Would you rather fight 100 duck-sized horses or one horse-sized duck?

I’ve recently been trying the capabilities of DuckDB to drive visualisations. There’s something quite astounding about writing SQL in client-side Javascript. My current platform of choice is Svelte. I’ve come up with some patterns on using Duck within a Svelte app — to be written up another day.

Suffice it to say that the official DuckDB WASM client setup guide is a great start. The basic pattern is to prepare parquet files with the data, and query those via DuckDB in the following format:

SELECT
  strftime(date, '%x') AS date,
  value
FROM ‘data.parquet’
WHERE code == ‘The Code’
ORDER BY date;

The only pre-requisite is that the parquet files need to be registered when the database connection is made:

await db.registerFileURL(
  'data.parquet',
  'data.parquet',
  DuckDBDataProtocol.HTTP,
  false
);

So far, so good, but if the parquet files are large, it'd be nice to take advantage of partitioning to avoid shipping the entire file to the browser. It's pretty easy to create a partitioned file using libraries such as pandas:

df.to_parquet(path='data/', partition_cols=['variable'])

We now have a dataset partitioned by variable name, and can in theory write queries as follows:

SELECT
  strftime(date, '%x') AS date,
  value
FROM ‘data/**/*.parquet’
WHERE code == ‘The Code’
ORDER BY date;

The slight wrinkle is that you still need to register each file as before. It appears that the DuckDB registerFileURL doesn't support wildcards, so each file has to be registered independently. Having discovered, this, I decided that a manifest file would be a sensible way of dealing with the potentially very large number of files that needed to be registered. A simple way to create this is using shell commands and jq.

find data/ -type f |\
  jq --raw-input --slurp 'split("\n")' > manifest.json

I then register each parquet file in the JSON array as follows:

await Promise.all(
  manifest.map(p => db.registerFileURL(p, p, DuckDBDataProtocol.HTTP, false))
);

Here were the rough results for a simple test database that I set up. This is running on my local network, so the impact on a slower network would be greater. The whole database is 2.5 MB in a parquet file, which is already a massive saving from the source 18 MB CSV file. It's worth noting that the subsequent calls were much faster.

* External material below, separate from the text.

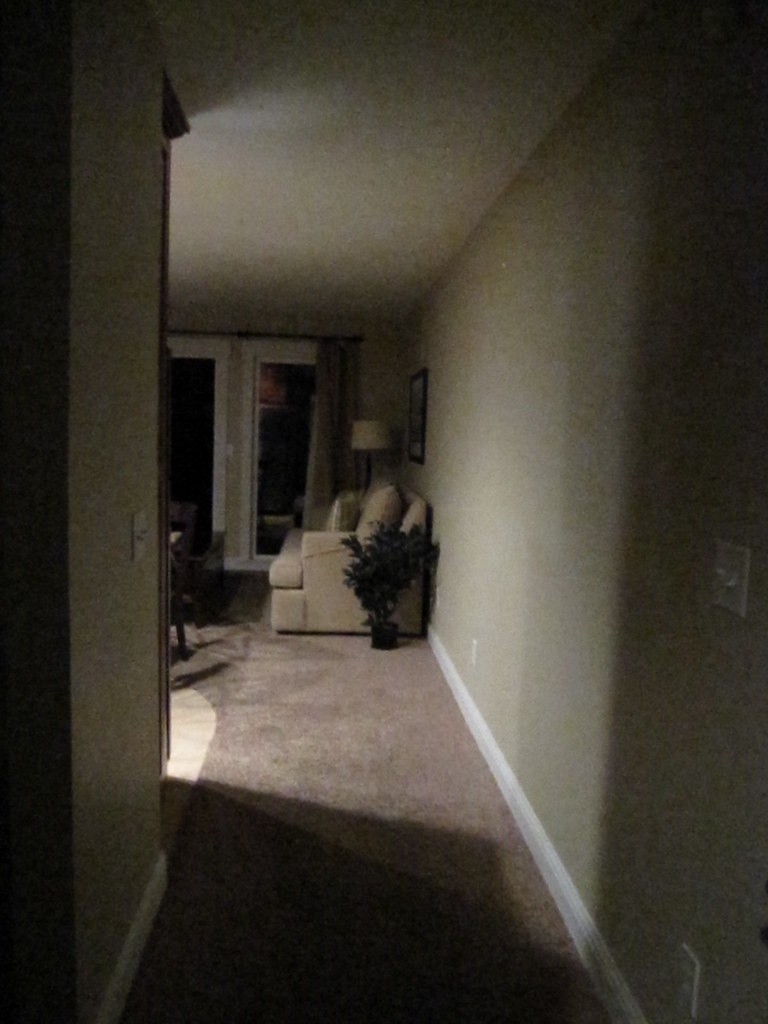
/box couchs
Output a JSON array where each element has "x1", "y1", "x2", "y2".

MeasurementMonolithic parquetPartitioned parquet
Network transfers11 requests6 requests
Network payload3.6 MB81.3 kB
Time for first query659 ms278 ms
For next query~100 ms~20 ms

Limitations I ran into, each of which could do with a bit more digging...

  1. It seems that at least the libraries that I was using don't allow more than 1024 partitions to be created.
  2. I tried using Brotli compression, but the DuckDB WASM library didn't seem to like it.
  3. I sometimes / within some build systems, had to perform some manipulation of the url to prefix with the server URL.